Both pathways have been found to be effective, although a bigger improvement was noted with bariatric surgery, according to the results of a very recent study which was presented during the 2013 annual scientific meeting of the Obesity Society. Although there might be a difference in the degree of improvement, a medical specialist maintains that there is no need for a surgical intervention if a patient is doing quite well with conservative means.
Led by Ms. Bobbi Paull-Fourney of the University of Kansas School of Medicine in Wichita, Kansas, a team of researchers carried out a study using 2,611 participants to determine the best weight loss strategy by comparing a medical program consisting of diet, exercise, and lifestyle modifications with that of weight loss surgery. A total of 557 subjects from this number underwent gastric bypass surgery while the rest of the group was asked to observe a low-calorie diet and an intensive behavior-modification program.
A drop of 36.5 pounds after six months was experienced by the group who followed the medical treatment program while 49.7 pounds were reduced by those who had weight loss surgeries. Follow-up after one year showed that the mean weight of those who had bariatric surgery continued to drop by as much as 40 pounds while those in the medical program maintained the mean weight.

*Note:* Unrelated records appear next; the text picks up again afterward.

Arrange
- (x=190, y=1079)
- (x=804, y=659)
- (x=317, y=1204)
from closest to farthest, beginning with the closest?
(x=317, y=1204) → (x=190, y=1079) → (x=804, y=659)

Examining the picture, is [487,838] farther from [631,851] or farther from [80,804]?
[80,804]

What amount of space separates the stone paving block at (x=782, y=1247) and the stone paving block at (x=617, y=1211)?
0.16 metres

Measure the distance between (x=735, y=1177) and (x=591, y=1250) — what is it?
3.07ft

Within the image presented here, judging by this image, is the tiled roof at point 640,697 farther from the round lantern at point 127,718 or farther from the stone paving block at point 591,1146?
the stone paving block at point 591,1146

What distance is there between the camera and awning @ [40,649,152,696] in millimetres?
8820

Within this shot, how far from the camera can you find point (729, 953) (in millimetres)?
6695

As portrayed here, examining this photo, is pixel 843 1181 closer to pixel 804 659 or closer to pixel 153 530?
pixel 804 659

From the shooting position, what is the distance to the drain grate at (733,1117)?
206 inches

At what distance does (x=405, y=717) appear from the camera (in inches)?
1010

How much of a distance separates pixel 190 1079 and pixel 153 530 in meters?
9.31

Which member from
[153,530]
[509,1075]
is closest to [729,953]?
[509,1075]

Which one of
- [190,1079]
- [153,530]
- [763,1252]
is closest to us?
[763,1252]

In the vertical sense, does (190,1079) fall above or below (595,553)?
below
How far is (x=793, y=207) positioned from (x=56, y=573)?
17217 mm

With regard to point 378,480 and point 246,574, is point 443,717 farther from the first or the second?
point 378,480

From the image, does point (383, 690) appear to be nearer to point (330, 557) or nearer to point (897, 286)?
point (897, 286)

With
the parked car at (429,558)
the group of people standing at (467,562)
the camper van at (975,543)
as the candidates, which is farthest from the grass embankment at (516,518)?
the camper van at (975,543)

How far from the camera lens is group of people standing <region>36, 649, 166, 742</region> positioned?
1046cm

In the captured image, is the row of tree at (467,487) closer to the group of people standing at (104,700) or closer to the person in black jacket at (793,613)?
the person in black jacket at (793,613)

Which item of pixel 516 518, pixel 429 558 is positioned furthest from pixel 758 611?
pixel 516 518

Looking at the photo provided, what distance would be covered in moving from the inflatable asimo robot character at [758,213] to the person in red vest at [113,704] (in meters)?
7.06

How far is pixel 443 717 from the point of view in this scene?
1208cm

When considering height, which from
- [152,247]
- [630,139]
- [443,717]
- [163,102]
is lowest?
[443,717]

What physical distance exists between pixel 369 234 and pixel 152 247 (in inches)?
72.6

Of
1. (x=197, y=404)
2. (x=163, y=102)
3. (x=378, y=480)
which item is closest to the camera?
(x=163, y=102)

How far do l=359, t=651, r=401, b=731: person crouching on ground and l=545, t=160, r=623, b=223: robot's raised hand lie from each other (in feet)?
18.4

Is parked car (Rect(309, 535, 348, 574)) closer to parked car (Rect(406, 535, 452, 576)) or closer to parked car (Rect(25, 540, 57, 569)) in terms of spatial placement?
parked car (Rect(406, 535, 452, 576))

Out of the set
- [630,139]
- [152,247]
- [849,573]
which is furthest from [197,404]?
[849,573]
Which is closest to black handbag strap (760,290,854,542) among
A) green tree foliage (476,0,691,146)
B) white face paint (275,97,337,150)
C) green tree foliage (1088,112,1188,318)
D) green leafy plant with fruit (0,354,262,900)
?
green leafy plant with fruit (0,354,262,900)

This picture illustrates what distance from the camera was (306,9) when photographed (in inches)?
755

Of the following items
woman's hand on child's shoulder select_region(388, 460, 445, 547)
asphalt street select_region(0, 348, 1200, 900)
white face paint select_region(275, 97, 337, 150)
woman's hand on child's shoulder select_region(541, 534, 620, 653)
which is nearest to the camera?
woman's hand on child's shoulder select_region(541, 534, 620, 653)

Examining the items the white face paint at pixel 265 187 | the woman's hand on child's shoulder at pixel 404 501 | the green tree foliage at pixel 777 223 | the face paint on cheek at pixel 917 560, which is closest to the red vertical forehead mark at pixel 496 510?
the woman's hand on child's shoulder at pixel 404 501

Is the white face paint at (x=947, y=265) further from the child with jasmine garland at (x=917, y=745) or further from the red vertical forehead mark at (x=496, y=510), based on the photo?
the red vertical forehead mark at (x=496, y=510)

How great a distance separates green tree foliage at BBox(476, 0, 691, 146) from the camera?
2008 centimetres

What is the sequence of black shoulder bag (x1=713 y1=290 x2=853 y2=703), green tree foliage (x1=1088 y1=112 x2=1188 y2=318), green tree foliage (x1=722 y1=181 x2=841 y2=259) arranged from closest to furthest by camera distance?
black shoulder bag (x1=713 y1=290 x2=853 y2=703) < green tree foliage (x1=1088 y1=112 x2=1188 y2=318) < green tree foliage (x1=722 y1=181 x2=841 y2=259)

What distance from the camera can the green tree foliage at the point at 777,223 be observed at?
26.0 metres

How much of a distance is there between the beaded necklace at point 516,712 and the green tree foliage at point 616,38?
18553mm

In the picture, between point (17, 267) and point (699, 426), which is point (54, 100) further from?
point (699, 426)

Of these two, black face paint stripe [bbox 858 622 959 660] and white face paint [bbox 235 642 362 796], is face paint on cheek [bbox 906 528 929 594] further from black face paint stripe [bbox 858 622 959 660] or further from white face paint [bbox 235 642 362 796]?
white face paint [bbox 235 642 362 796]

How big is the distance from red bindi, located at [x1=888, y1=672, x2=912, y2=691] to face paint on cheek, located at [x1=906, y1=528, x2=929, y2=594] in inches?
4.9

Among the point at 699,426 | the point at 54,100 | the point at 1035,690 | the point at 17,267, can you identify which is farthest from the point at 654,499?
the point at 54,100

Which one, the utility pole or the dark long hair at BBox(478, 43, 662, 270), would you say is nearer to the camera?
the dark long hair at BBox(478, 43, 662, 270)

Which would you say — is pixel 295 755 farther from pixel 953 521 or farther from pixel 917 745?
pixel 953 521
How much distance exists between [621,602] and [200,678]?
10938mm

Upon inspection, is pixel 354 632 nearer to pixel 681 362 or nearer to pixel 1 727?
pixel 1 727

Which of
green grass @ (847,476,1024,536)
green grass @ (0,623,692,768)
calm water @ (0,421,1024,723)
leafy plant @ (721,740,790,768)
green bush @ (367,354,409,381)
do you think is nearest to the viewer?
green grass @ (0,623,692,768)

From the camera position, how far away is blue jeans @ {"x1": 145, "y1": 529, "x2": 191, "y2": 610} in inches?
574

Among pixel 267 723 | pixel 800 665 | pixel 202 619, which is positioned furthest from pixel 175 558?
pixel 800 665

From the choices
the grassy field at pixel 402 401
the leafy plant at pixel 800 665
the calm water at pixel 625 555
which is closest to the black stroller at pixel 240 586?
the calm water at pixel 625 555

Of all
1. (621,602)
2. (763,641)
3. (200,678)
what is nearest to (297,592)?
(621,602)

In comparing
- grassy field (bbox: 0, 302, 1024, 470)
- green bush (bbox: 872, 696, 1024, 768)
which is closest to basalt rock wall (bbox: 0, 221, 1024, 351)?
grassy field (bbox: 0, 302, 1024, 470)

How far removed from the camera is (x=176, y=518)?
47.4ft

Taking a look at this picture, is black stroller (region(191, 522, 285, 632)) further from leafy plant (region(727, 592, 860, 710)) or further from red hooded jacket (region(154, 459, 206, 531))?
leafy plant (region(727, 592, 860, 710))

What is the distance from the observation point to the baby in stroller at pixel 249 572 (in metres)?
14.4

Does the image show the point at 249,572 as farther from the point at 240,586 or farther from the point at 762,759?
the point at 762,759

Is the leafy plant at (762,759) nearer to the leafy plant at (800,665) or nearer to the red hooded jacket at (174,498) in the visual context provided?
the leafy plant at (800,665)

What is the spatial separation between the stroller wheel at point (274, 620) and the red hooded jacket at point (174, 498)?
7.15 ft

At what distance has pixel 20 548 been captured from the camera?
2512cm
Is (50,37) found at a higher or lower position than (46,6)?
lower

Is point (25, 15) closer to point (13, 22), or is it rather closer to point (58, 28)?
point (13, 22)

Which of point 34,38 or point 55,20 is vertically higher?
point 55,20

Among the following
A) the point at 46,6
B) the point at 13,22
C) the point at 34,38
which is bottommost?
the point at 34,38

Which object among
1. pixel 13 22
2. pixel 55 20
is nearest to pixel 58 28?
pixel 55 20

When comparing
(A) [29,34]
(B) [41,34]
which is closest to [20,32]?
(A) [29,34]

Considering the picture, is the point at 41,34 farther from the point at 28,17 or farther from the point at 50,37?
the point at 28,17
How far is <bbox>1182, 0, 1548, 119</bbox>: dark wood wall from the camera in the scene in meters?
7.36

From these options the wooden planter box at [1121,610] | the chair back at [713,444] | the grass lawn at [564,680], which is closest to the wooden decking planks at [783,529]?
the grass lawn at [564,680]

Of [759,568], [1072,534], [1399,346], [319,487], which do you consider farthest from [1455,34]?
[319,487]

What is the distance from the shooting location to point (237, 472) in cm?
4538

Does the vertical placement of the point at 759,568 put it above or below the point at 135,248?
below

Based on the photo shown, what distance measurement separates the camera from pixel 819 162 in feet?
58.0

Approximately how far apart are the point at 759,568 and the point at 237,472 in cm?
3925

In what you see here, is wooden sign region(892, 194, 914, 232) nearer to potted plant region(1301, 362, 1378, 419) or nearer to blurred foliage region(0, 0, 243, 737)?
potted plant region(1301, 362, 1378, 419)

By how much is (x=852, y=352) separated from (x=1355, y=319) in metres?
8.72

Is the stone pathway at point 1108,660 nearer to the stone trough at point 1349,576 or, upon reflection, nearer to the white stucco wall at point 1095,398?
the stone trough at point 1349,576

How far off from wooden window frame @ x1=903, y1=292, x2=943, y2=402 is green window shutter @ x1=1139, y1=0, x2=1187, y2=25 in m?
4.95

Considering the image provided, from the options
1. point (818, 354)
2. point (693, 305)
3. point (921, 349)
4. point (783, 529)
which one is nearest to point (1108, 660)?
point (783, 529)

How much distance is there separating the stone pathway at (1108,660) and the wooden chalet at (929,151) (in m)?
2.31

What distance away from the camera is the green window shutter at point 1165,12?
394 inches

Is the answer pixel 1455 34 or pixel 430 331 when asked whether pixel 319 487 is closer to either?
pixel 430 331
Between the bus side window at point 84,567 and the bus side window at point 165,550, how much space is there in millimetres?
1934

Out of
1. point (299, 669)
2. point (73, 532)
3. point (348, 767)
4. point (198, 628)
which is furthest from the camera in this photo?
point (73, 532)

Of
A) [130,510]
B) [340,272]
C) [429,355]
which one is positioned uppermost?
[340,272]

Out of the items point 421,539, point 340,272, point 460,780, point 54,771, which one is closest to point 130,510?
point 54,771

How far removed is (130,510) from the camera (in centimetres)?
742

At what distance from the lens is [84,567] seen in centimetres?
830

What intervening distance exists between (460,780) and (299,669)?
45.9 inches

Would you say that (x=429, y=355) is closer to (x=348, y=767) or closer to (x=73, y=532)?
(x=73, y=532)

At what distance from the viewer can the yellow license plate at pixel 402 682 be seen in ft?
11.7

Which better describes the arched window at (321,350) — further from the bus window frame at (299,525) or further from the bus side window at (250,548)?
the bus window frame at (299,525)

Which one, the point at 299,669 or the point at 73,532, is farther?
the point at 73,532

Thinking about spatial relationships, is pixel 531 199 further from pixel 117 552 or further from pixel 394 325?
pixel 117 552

With an overall decrease of over 35 percent after one year, there may be no doubt that weight loss surgery may come out as the more effective method in losing those unwanted pounds. However, the weight loss of almost 20 percent by those in the medical management group cannot be dismissed. This is a substantial decrease which medical experts believe may translate to significant improvements in medical conditions including pelvic floor disorders.
With these favorable outcomes, experts insist that conservative methods must first be maximized before even considering weight loss surgery. This is actually one condition set by health authorities before one can avail of the surgical option. In all probability, this loss of weight may bring down a woman’s BMI to below 30 kg/m2, making her ineligible for a weight loss surgery.
These findings are certainly encouraging to all women suffering from medical conditions including the very common SUI and pelvic organ prolapse (POP). This may mean the elimination of risks associated with surgical options to repair these conditions, particularly vaginal mesh surgeries, which have allegedly caused serious injuries to thousands of women. Vaginal mesh lawsuits have been filed against various mesh manufacturers as a result of these injuries. Resolution of claims heard this year had been favorable to the complainants that plaintiffs right now are optimistic of a favorable decision in an upcoming Bard vaginal mesh bellwether trial.